Accelerated Amortization Details

In mortgages, the amount of money borrowers pay every month decides how long it takes for the outstanding loan to settle, determining the total loan interest. Adding extra payments on a mortgage bill can reduce the time the debt is paid and the amount of interest paid. The faster borrowers pay off debt, the fewer interest payments they need to make.

A property mortgage is a type of scheduled loan. Borrowers are required to repay their debts incrementally through periodical installment payments. Every time they make these payments, they pay for both the principal (the original sum of the loan) and interest. At first, the installment payments will mostly go into paying the loan's interest. As time goes on, the proportion will be the opposite as the bigger portion of the payment will go toward the principal.

Typically, borrowers will have access to a schedule detailing the percentages of principal and interest paid in every installment period—typically monthly. Using this schedule, borrowers may request to pay off larger principal money every month. This will accelerate the rate at which the outstanding loan is decreasing. The time necessary for the mortgage to settle will be shorter, and the total accrued interest will be lower.

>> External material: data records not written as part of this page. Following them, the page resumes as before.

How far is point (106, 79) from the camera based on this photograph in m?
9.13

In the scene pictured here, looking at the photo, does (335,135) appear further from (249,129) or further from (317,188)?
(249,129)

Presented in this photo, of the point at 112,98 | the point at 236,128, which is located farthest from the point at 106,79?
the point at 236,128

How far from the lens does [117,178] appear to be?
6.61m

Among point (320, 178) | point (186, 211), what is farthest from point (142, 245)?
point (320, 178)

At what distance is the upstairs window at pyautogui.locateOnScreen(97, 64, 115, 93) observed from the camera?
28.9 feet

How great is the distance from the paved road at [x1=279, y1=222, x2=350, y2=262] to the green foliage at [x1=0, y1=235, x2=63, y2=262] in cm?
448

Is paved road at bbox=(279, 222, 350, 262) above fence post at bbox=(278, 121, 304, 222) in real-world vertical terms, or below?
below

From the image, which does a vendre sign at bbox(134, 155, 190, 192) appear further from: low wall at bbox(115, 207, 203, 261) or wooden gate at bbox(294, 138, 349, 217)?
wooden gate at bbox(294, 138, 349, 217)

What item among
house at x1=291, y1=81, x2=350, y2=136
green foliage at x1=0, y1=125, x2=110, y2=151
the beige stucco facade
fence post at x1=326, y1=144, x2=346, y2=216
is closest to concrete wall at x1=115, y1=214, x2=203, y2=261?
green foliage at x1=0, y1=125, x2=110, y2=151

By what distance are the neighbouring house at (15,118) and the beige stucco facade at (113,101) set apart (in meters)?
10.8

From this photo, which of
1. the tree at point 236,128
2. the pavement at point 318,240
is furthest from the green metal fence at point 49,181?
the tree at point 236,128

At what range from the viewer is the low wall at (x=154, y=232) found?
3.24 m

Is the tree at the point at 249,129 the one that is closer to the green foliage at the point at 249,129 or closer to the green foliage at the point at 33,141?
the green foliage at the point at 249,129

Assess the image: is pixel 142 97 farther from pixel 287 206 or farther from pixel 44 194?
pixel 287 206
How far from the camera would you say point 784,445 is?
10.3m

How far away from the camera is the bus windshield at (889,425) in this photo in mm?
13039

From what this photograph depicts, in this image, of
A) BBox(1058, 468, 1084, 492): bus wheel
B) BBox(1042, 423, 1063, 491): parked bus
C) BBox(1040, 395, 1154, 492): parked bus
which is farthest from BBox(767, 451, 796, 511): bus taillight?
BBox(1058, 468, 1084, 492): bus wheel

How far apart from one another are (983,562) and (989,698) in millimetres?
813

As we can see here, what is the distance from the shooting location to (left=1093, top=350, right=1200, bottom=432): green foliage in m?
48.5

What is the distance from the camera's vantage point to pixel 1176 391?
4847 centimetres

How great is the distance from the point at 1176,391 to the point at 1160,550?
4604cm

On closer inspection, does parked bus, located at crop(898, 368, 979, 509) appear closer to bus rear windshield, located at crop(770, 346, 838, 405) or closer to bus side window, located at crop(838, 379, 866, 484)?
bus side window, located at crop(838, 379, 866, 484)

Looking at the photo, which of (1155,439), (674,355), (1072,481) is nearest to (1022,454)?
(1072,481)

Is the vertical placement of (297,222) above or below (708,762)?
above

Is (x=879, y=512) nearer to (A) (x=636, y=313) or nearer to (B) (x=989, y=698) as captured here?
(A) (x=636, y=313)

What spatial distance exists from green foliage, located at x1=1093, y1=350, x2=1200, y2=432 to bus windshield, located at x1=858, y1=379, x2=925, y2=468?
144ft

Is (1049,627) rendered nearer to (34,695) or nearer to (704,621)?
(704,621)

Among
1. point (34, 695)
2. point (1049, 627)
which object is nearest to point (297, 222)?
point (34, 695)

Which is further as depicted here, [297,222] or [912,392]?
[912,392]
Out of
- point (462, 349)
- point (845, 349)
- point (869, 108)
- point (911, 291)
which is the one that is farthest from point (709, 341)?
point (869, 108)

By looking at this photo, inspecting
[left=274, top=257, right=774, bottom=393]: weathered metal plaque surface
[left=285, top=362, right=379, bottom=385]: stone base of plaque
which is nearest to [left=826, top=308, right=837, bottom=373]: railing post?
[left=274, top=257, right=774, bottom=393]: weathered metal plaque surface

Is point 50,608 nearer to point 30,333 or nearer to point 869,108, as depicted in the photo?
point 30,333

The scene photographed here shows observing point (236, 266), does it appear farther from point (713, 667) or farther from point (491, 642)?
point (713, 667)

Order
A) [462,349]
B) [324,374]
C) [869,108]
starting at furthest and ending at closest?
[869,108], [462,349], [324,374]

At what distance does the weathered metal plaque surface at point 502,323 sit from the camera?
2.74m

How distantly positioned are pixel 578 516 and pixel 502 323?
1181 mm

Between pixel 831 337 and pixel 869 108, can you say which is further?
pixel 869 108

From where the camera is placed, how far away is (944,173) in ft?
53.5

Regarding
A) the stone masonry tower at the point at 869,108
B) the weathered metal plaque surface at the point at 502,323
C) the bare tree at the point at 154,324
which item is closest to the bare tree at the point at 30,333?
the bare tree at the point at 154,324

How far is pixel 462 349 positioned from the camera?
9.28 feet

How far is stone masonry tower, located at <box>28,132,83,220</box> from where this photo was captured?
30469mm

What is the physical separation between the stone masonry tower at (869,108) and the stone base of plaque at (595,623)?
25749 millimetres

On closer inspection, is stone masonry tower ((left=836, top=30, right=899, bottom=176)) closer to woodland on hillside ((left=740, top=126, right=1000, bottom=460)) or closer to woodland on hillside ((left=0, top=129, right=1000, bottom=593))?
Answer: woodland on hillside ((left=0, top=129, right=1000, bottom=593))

Example of Accelerated Amortization

Rudy purchased his primary residence through a mortgage with an initial loan amount of $1 million. The property has a fixed annual interest rate of 3.21% and will be settled in 30 years if Rudy chooses the normal rate. In this case, Rudy needs to shell out $4,330.14 per month to go towards the principal and interest amount. However, Rudy wishes to fully own the property as fast as possible, so he opts to increase the monthly payment.

If Rudy wants to cut down the mortgage years from 30 to 25, he needs to add ~$500 to his monthly payment to decrease the outstanding balance faster. Apart from quicker debt settlement, increasing principal payment will also cut down the future total accrued interest. Otherwise, Rudy can also accelerate amortization by making more than one payment per month.

Significance of Accelerated Amortization

Using accelerated amortization can be a decent strategy to save money. That said, as in the case with anything else, accelerated amortization still has its limitations. The first one is that borrowers can't arbitrarily increase the principal payment. As a business, lenders like banks make money through interest. If a borrower overpays the monthly principal amount, it will severely cap the bank's potential profit. Banks usually only allow accelerated amortization after three to five years from incurring a mortgage to ensure satisfactory earnings.

Another weakness is if it's a sensible choice to undergo accelerated amortization. In the US, taxpayers' taxable income is deducted if some of the earnings go toward paying off outstanding loans. In other words, paying more interest amount would help borrowers to decrease their income tax. Instead of accelerating amortization, taxpayers may be better off using their money to invest in other things.